En suivant la définition d’une fête (Careil et Moreau, 2010), nous pouvons considérer que le clubbing est le ciment de la société élitiste qu’est la jeunesse dorée, régulant leurs émotions en mettant leur corps et leur psyché à l’épreuve et leur permettant de se construire une culture commune d’easyjet-setter, dont l’appartenance est renforcée par les blogues et autres posts qui constituent une forme de narration de leur souvenir de soirée reconstruite a posteriori. Ce qui se passe à l’intérieur reste à l’intérieur : les photos y sont interdites, seuls les discours des « sortants » permettent de narrer certaines anecdotes qui resteront rumeurs. Avec Véronique Nahoum-Grappe (dans Careil et Moreau, 2010 : 25-29), nous comprenons que cela ne correspond pas aux fêtes traditionnelles, mais aux moments festifs contemporains au sens anthropologique. Nous pouvons dire que l’espace festif des easyjet-setters s’inscrit en miroir du monde réel non festif qui constitue son milieu, dans un quartier de Berlin à un moment particulier considéré comme festif, c’est-à-dire comme étant passé du rassemblement à la liesse, pour sortir de son espace quotidien et routinier.
Il s’agit aussi d’un tourisme nocturne : les établissements de clubbing n’ayant pas d’impératifs concernant les horaires de fermeture et le travail de nuit étant peu réglementé. Ce caractère nocturne symbolise ce tourisme négativement par la construction des représentations collectives sur la nuit. Dans la mythologie grecque (Gwiazdzinski, 2005), Nyx (déesse des ténèbres), fille de Chaos, épousa son frère Erèbe et mit au monde Ether (l’air) et Héméra (la lumière) ; elle enfanta seule Thanatos (la mort) et Hypnos (le sommeil). Dans la religion catholique, Nux correspond au temps de la mort, au péché et à la honte. La construction du discours démonologique s’est effectuée à la fin du Moyen Âge. Les philosophes des Lumières s’opposaient à l’obscurantisme de la scolastique. Dans les contes et les fables, les animaux maléfiques et les monstres vivent la nuit… Ainsi, le tourisme « nocturne » pourrait renvoyer à une stigmatisation de cette pratique comme « démoniaque » : le club est un lieu fermé et sombre, avec nombre de fantasmes circulant parmi les non-connaisseurs ; les ombres laissent planer le mystère et le risque, les sens sont bouleversés par les systèmes sonores et lumineux innovants ; la sexualité et la consommation de substances psychoactives en sont des éléments constitutifs, soit la recherche du « dionysiaque », c’est-à-dire de l’ivresse, du sublime effrayant. Imaginairement, les pratiquants entrent dans un espace de liberté transgressive, perverse. Le vertige est alors recherché dans un jeu (Caillois, 1957) qui relève de l’ilinx (il permet de déstabiliser les sens et d’accéder à la transe) et de la mimicry (par cette déstabilisation, l’easyjet-setter arrive à accéder à un rôle autre, il se comporte différemment et adopte les attitudes d’un autre que soi).

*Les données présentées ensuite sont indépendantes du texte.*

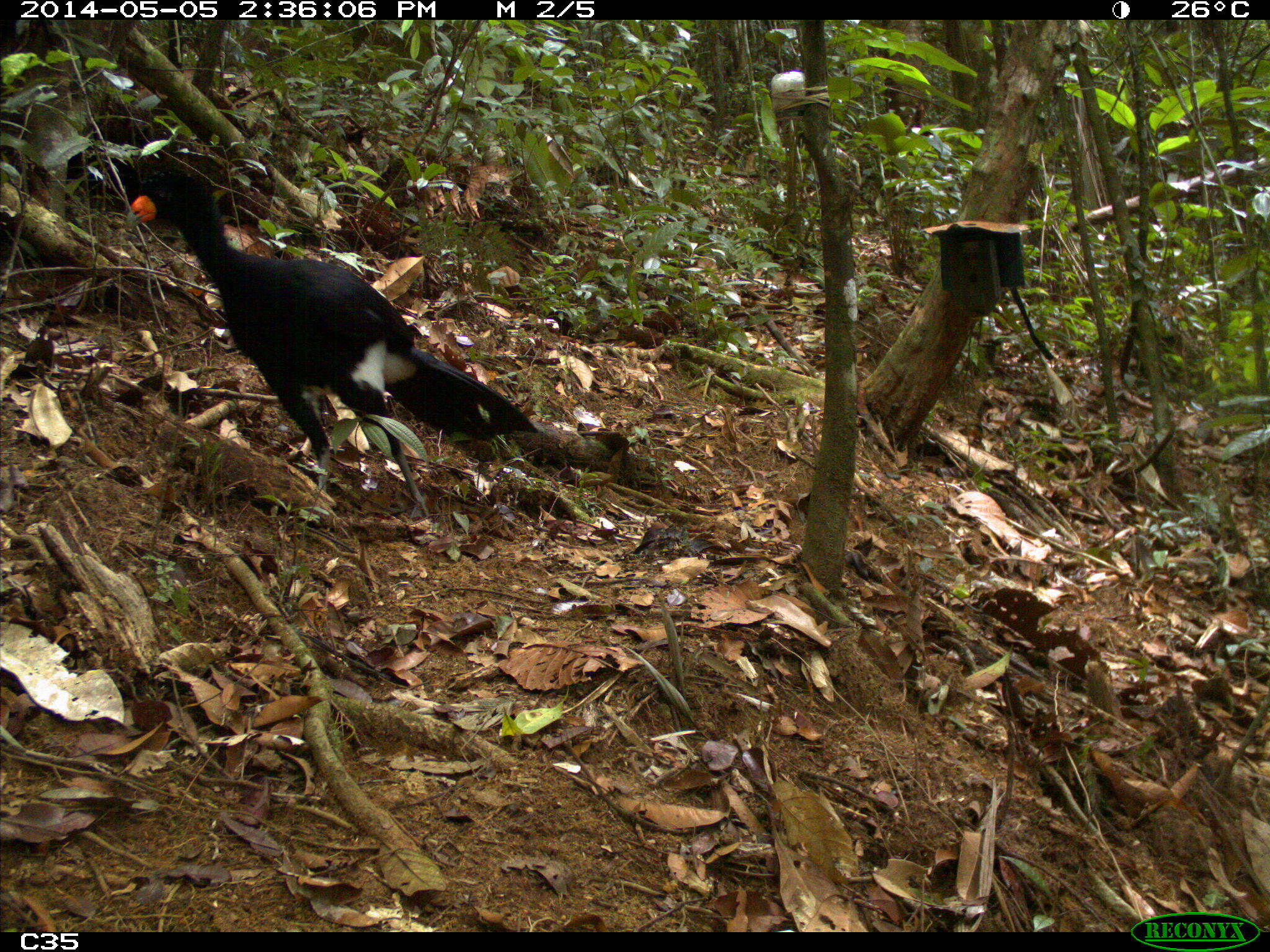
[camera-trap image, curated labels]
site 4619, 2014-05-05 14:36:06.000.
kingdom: Animalia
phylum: Chordata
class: Aves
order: Galliformes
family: Cracidae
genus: Crax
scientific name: Crax alector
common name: black curassow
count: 2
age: adult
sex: female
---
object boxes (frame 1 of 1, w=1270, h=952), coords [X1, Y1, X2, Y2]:
crax alector: [123, 155, 542, 523]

Néanmoins, la nuit correspond également au temps libre (même si le travail nocturne existe), un temps de repos et de divertissement déjà marqué à l’époque moderne (Cabantous, 2009). Pour autant, les tourismes diurne et nocturne sont deux espaces-temps à articuler. Bien entendu, des activités diurnes empiètent sur l’espace-temps nocturne, entre autres les kiosques ouverts 24 heures (Gwiazdzinski, 2005) ; cependant, la nuit conserve toute sa spécificité.
Mais la dimension nocturne, articulée à l’investissement d’usines désaffectées dans une zone peu urbanisée et à l’attrait du lieu inconnu et hors conventions sociales, donne un caractère underground à la pratique. Notons que des soirées underground existent déjà à Paris dans les friches industrielles de première couronne. Certains collectifs organisent ce type de soirées, notamment le collectif « Poney Club », créé en 2009, qui défend l’occupation d’espaces délaissés pour proposer des événements festifs alternatifs, dans le sens où ces lieux sont squattés et la manière de faire la fête (où le permissif règne) est en décalage avec celle des discothèques classiques. Ces soirées – qui semblent concurrencer la vie nocturne berlinoise – ne sont pas légitimées par les politiques publiques.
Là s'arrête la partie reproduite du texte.